CNN takes on CDC and FDA! “These unlikely events are still more likely than a blood clot after the J&J vaccine

John Avlon takes on the medical establishment in video: These unlikely events are still more likely than a blood clot after the J&J vaccine.

All news teams encounter a  universal problem when the issue goes beyond the general competence implied by a modern, liberal education. Avlon’s team has grabbed statistics for a way into the problem. But as I wrote in AstraZeneca, What to Do?,

Statistics needs mechanisms. If peculiarities of cases are not correctly weighted, the statistical  threshold, surpassing chance, could be missed. Mechanisms  focus statistics.

Without the mechanism of these clots, the stats of the video are useless as reassurance. The FDA and CDC are concerned about adverse effects that are buried in noise of the unknown future. With mechanisms, you know what you are looking for. With knowledge of mechanisms, you can rule things out, like future mass casualties.

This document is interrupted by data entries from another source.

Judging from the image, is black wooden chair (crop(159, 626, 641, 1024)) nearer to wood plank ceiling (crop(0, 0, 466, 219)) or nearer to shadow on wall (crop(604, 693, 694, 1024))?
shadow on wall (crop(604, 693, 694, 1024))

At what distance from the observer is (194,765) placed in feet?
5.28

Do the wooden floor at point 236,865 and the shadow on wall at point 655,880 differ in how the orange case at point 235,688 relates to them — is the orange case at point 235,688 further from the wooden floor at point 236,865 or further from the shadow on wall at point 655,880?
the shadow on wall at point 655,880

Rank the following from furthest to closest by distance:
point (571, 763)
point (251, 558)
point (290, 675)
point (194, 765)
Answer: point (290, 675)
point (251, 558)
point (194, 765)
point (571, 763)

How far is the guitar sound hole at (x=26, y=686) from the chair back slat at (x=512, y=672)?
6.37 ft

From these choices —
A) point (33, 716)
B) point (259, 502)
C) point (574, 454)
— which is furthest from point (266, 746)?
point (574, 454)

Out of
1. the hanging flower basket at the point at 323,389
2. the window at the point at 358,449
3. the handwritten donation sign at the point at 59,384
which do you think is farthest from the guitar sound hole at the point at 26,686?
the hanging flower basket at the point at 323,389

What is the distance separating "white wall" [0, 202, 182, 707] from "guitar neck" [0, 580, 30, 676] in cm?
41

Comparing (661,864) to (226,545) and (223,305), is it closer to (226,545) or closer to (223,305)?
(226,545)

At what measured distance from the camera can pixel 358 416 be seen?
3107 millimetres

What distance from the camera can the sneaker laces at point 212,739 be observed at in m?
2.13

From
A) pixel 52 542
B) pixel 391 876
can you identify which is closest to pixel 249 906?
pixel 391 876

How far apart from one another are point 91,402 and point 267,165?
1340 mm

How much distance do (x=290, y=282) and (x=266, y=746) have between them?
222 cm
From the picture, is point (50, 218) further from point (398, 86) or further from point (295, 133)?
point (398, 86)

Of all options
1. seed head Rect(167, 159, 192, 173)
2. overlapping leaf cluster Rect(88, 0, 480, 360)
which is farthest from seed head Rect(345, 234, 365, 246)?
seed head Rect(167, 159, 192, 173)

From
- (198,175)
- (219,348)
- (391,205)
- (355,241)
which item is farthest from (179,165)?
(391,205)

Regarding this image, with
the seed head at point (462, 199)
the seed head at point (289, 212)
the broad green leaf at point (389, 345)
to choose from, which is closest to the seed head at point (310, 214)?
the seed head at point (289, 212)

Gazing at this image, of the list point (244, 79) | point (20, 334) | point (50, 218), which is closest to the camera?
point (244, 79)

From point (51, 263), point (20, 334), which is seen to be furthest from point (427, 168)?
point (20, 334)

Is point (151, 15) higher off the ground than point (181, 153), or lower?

If you were to time travel back 60 years, to the time of dark ignorance preceding molecular biology,  to a med school class in tropical diseases, the prof might remark, if not in writing,  “Eventually, if an individual receives enough immunizations, the recipient will probably die.”

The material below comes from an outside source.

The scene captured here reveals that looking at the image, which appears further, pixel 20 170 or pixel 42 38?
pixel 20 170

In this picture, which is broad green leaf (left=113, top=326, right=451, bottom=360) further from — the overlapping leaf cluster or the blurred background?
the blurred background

The current state of knowledge is vastly greater. Nevertheless, it might surprise that it is still  not possible to predict with certainty whether a particular virus, for which the genome is completely known, can reproduce in a particular host. The viral landscape remains shrouded in twilight, with at least the possibility of long term effects that must be ruled out by rigorous investigation. Statistics  by itself does not suffice.

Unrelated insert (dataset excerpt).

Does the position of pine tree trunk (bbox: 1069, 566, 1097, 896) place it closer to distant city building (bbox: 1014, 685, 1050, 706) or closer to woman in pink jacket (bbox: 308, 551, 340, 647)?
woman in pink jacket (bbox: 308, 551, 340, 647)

The chance of widespread harm, from a vaccine administered to a mass population, is the nightmare of vaccinology. Here presents a hazard, on a scale Hippocrates could not have imagined, which reminds us of the first principle of bioethics: “First, do no harm.”

News teams cannot be expected to have specialist knowledge. They may rely on individuals who have been misqualified as competent on the issue. What systematic could a news team find useful to plug this gap? It’s worth taking a look at the (Wikipedia) Delphi method. Quoting,

Delphi is based on the principle that forecasts (or decisions) from a structured group of individuals are more accurate than those from unstructured groups.[6]

CNN, you might find it fascinating to assemble a group to address John Avlon’s question, and watch them work. Just by watching, you get insights into the structure of knowledge of the field in question.